§ **TASK INPUT**:
==============================
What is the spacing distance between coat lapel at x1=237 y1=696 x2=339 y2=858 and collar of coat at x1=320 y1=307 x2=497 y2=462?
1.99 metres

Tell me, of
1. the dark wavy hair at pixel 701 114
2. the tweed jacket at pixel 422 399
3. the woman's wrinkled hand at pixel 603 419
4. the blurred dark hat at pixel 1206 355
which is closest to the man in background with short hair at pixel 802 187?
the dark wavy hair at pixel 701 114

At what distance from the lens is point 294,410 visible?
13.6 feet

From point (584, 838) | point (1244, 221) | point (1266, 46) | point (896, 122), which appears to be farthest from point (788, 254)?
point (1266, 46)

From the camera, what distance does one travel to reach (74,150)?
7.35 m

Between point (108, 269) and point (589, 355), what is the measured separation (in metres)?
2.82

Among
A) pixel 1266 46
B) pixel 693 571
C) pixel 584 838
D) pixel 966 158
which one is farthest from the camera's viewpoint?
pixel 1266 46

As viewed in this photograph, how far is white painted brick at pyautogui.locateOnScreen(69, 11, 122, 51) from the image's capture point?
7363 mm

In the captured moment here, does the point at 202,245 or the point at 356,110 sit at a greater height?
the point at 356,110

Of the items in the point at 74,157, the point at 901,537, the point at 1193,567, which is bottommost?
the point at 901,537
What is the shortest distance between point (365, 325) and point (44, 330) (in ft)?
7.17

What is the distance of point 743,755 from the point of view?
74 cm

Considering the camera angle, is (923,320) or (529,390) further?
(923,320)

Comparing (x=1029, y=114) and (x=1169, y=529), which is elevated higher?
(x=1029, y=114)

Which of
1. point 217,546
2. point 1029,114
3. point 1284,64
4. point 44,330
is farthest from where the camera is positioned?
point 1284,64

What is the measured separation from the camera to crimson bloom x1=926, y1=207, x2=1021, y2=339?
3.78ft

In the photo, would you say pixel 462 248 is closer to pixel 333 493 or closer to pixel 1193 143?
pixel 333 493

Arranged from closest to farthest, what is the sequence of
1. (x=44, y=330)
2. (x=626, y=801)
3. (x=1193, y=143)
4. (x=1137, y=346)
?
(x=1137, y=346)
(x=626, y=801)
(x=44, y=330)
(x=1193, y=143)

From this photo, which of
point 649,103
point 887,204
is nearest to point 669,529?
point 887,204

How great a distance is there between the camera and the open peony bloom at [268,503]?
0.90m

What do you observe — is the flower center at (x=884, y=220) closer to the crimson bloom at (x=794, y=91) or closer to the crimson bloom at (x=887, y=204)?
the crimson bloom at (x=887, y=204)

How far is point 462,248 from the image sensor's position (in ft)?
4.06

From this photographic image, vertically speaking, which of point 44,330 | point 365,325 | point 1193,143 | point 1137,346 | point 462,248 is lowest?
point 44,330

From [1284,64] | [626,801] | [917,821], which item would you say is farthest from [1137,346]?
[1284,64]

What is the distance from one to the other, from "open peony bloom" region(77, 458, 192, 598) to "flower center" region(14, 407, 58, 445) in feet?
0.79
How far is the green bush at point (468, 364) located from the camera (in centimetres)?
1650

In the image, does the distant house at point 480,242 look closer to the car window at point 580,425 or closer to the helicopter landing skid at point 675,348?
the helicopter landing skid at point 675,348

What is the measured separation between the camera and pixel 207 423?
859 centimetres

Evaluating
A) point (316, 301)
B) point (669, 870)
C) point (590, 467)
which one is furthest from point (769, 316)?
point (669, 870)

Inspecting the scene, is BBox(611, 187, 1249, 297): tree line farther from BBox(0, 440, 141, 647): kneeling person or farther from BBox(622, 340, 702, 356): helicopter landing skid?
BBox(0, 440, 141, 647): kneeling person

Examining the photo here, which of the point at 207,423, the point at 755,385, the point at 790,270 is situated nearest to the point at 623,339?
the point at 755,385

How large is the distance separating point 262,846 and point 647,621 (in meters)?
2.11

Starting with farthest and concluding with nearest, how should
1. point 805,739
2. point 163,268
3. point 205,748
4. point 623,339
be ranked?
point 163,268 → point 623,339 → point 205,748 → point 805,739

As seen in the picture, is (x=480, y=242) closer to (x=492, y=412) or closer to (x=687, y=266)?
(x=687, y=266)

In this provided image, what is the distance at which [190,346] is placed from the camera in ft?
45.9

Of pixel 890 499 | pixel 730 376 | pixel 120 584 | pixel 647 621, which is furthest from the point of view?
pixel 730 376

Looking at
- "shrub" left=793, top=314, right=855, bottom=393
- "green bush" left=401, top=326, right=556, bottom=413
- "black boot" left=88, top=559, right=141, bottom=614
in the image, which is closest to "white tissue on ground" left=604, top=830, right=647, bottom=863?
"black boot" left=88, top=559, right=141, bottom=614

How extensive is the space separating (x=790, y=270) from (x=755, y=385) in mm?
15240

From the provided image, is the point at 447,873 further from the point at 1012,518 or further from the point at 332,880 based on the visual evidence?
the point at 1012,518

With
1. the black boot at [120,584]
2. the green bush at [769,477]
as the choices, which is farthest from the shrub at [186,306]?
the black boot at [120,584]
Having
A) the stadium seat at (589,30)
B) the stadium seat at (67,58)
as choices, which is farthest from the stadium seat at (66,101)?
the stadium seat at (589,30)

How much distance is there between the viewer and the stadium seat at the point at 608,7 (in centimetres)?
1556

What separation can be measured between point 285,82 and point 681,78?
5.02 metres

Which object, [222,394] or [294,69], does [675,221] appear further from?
==============================
§ **WHAT TO WORK ON**:
In the entries above, take the line containing "How large is" and each later line through the last, and repeat them exactly. Output nothing else.

§ **TASK RESULT**:
How large is the distance separating point 262,846 and point 647,621 (in meters)?
2.11

Starting with farthest and concluding with nearest, how should
1. point 805,739
2. point 163,268
3. point 205,748
4. point 623,339
be ranked?
point 163,268 → point 623,339 → point 205,748 → point 805,739

As seen in the picture, is (x=480, y=242) closer to (x=492, y=412) or closer to (x=687, y=266)?
(x=687, y=266)

In this provided image, what is the distance at which [190,346] is placed from the camera in ft?
45.9

Of pixel 890 499 | pixel 730 376 | pixel 120 584 | pixel 647 621, which is furthest from the point of view?
pixel 730 376

Looking at
- "shrub" left=793, top=314, right=855, bottom=393
- "green bush" left=401, top=326, right=556, bottom=413
- "black boot" left=88, top=559, right=141, bottom=614
in the image, which is closest to "white tissue on ground" left=604, top=830, right=647, bottom=863?
"black boot" left=88, top=559, right=141, bottom=614

How extensive is the space separating (x=790, y=270) from (x=755, y=385) in mm?
15240

From the provided image, is the point at 447,873 further from the point at 1012,518 or further from the point at 332,880 based on the visual evidence?
the point at 1012,518

With
1. the black boot at [120,584]
2. the green bush at [769,477]
as the choices, which is farthest from the shrub at [186,306]?
the black boot at [120,584]
Having
A) the stadium seat at (589,30)
B) the stadium seat at (67,58)
as choices, which is farthest from the stadium seat at (66,101)?
the stadium seat at (589,30)

How much distance is there between the viewer and the stadium seat at the point at 608,7 (in centimetres)?
1556

What separation can be measured between point 285,82 and point 681,78?
5.02 metres

Which object, [222,394] or [294,69], does [675,221] appear further from?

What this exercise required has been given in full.